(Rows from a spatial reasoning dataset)
☆ ☆ ☆

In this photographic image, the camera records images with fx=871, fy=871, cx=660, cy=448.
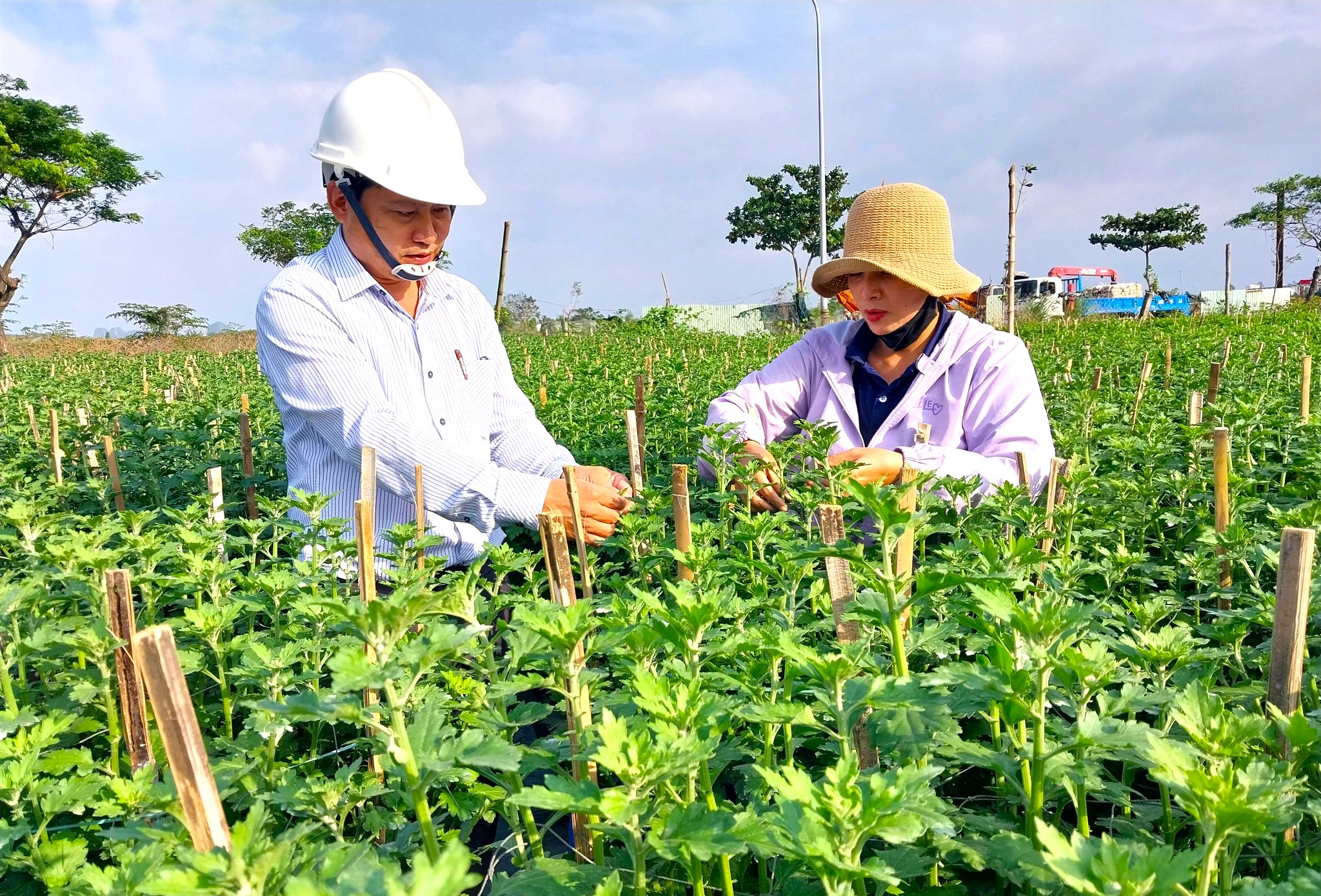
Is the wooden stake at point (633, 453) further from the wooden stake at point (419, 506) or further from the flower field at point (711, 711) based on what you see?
the wooden stake at point (419, 506)

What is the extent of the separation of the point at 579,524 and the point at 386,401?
0.83m

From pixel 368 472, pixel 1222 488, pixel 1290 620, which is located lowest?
pixel 1290 620

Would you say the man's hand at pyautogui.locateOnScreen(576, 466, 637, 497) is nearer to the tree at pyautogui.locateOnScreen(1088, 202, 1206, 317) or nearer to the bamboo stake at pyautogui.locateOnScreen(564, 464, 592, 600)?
the bamboo stake at pyautogui.locateOnScreen(564, 464, 592, 600)

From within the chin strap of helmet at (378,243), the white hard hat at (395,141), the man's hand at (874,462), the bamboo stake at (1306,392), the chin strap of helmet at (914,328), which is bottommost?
the man's hand at (874,462)

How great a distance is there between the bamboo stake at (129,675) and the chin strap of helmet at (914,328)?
2.85 metres

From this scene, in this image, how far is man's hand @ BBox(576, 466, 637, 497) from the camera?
3225 millimetres

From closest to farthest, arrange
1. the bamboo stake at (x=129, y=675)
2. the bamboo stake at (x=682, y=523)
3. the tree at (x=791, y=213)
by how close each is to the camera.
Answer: the bamboo stake at (x=129, y=675) < the bamboo stake at (x=682, y=523) < the tree at (x=791, y=213)

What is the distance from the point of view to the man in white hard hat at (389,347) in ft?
9.77

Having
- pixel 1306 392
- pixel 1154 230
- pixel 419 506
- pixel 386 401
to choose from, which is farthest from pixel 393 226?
pixel 1154 230

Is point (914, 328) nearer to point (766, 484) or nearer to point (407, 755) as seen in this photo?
point (766, 484)

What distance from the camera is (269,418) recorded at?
7.62 m

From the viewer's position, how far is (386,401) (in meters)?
3.08

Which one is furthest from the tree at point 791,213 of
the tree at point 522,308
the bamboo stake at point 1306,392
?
the bamboo stake at point 1306,392

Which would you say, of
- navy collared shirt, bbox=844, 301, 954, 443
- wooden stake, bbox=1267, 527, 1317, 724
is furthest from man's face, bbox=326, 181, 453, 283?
wooden stake, bbox=1267, 527, 1317, 724
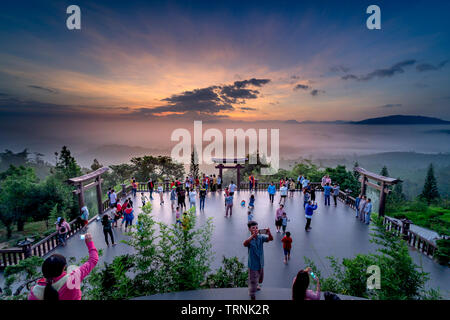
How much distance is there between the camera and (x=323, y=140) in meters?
40.0

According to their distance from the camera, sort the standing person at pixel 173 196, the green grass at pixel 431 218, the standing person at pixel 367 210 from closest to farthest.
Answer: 1. the standing person at pixel 367 210
2. the standing person at pixel 173 196
3. the green grass at pixel 431 218

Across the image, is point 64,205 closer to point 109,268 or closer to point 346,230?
point 109,268

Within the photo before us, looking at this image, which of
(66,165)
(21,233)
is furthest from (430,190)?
(66,165)

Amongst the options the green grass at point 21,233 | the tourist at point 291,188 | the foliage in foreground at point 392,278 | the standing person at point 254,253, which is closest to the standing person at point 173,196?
the tourist at point 291,188

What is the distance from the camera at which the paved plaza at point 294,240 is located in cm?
654

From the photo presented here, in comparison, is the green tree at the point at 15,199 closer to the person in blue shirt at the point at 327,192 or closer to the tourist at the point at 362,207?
the person in blue shirt at the point at 327,192

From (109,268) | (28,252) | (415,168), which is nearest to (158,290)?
(109,268)

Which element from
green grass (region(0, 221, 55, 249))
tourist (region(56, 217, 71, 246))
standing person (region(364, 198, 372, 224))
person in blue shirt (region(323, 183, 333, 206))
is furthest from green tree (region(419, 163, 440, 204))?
green grass (region(0, 221, 55, 249))

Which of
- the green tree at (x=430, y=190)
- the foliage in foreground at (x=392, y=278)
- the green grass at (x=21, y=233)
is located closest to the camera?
the foliage in foreground at (x=392, y=278)

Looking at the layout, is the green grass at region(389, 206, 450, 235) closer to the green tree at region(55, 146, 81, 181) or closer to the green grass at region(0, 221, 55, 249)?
the green grass at region(0, 221, 55, 249)

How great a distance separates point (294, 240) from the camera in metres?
8.34

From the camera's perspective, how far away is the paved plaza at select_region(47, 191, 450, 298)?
6.54 metres

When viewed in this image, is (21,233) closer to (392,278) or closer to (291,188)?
(291,188)
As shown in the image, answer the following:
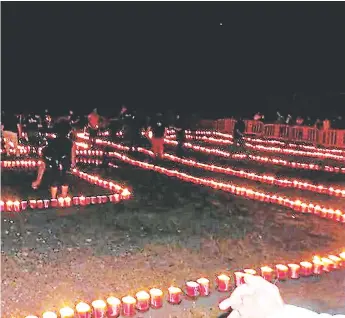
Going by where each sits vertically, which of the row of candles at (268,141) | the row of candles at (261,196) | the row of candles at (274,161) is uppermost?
the row of candles at (268,141)

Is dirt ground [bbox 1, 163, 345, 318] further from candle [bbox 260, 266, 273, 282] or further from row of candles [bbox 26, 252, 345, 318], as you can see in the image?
candle [bbox 260, 266, 273, 282]

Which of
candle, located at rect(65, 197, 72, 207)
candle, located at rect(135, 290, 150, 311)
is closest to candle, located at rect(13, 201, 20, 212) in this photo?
candle, located at rect(65, 197, 72, 207)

☆ ☆ ☆

DO THIS: Skip the pictures and print each record exactly as it stands.

WRITTEN ANSWER:
In this photographic image, the camera records images with fx=871, fy=871, cx=660, cy=448.
Is the wooden stake at point (633, 453) further from the wooden stake at point (419, 506) or further from the flower field at point (711, 711) based on what you see?
the wooden stake at point (419, 506)

What is the extent of the separation of the point at 579,524 and the point at 386,401?
0.83m

From pixel 368 472, pixel 1222 488, pixel 1290 620, which is located lowest?
pixel 1290 620

Would you say the man's hand at pyautogui.locateOnScreen(576, 466, 637, 497) is nearer to the tree at pyautogui.locateOnScreen(1088, 202, 1206, 317) or nearer to the bamboo stake at pyautogui.locateOnScreen(564, 464, 592, 600)?
the bamboo stake at pyautogui.locateOnScreen(564, 464, 592, 600)

From within the chin strap of helmet at (378,243), the white hard hat at (395,141), the man's hand at (874,462), the bamboo stake at (1306,392), the chin strap of helmet at (914,328), which is bottommost?
the man's hand at (874,462)

How great a distance is there between the bamboo stake at (129,675) and the chin strap of helmet at (914,328)?
2.85 metres

From this scene, in this image, how far is man's hand @ BBox(576, 466, 637, 497) from the camera?
3225 millimetres

From closest to farthest, arrange
1. the bamboo stake at (x=129, y=675)
2. the bamboo stake at (x=682, y=523)
3. the tree at (x=791, y=213)
by how close each is to the camera.
Answer: the bamboo stake at (x=129, y=675) < the bamboo stake at (x=682, y=523) < the tree at (x=791, y=213)

What is the distance from the point of view to the man in white hard hat at (389,347) in ft?
9.77

Having
- pixel 1306 392
- pixel 1154 230
- pixel 419 506
- pixel 386 401
to choose from, which is farthest from pixel 393 226?
pixel 1154 230

Is point (914, 328) nearer to point (766, 484) or nearer to point (407, 755) as seen in this photo?
point (766, 484)

What distance from the camera is (269,418) recorded at?
7.62 m

From the viewer's position, how far is (386,401) (in meters)?
3.08

Which one is furthest from the tree at point 791,213 of
the tree at point 522,308
the bamboo stake at point 1306,392
?
the bamboo stake at point 1306,392

Which would you say, of
- navy collared shirt, bbox=844, 301, 954, 443
- wooden stake, bbox=1267, 527, 1317, 724
is furthest from man's face, bbox=326, 181, 453, 283?
wooden stake, bbox=1267, 527, 1317, 724
How much distance is there between the camera and (x=323, y=140) in meters?
40.0

According to their distance from the camera, sort the standing person at pixel 173 196, the green grass at pixel 431 218, the standing person at pixel 367 210 from closest to farthest.
Answer: 1. the standing person at pixel 367 210
2. the standing person at pixel 173 196
3. the green grass at pixel 431 218

Across the image, is point 64,205 closer to point 109,268 or closer to point 346,230?
point 109,268

Within the photo before us, looking at this image, which of
(66,165)
(21,233)
is furthest from (430,190)?
(66,165)

Amongst the options the green grass at point 21,233 | the tourist at point 291,188 | the foliage in foreground at point 392,278 | the standing person at point 254,253, which is closest to the standing person at point 173,196?
the tourist at point 291,188

What is the distance from the camera at which the paved plaza at point 294,240 is located in cm?
654

From the photo presented here, in comparison, is the green tree at the point at 15,199 closer to the person in blue shirt at the point at 327,192 or closer to the tourist at the point at 362,207?
the person in blue shirt at the point at 327,192

From (109,268) | (28,252) | (415,168), which is nearest to (158,290)?
(109,268)

Which element from
green grass (region(0, 221, 55, 249))
tourist (region(56, 217, 71, 246))
standing person (region(364, 198, 372, 224))
person in blue shirt (region(323, 183, 333, 206))
is furthest from green tree (region(419, 163, 440, 204))?
green grass (region(0, 221, 55, 249))

Which of
- the green tree at (x=430, y=190)
- the foliage in foreground at (x=392, y=278)
- the green grass at (x=21, y=233)
is located closest to the camera?
the foliage in foreground at (x=392, y=278)

Looking at the layout, is the green grass at region(389, 206, 450, 235) closer to the green tree at region(55, 146, 81, 181) or closer to the green grass at region(0, 221, 55, 249)?
the green grass at region(0, 221, 55, 249)

How great a distance separates point (294, 240) from the camera in metres?
8.34

From the camera's perspective, how far away is the paved plaza at select_region(47, 191, 450, 298)?
6.54 metres

When viewed in this image, is (21,233) closer to (392,278) or closer to (291,188)?
(291,188)
As shown in the image, answer the following:
Going by where each sits vertically, which of the row of candles at (268,141) | the row of candles at (261,196) | the row of candles at (274,161) is uppermost?
the row of candles at (268,141)

Is dirt ground [bbox 1, 163, 345, 318] further from candle [bbox 260, 266, 273, 282] or further from row of candles [bbox 26, 252, 345, 318], as you can see in the image?
candle [bbox 260, 266, 273, 282]

Which of
candle, located at rect(65, 197, 72, 207)
candle, located at rect(135, 290, 150, 311)
is closest to candle, located at rect(13, 201, 20, 212) in this photo?
candle, located at rect(65, 197, 72, 207)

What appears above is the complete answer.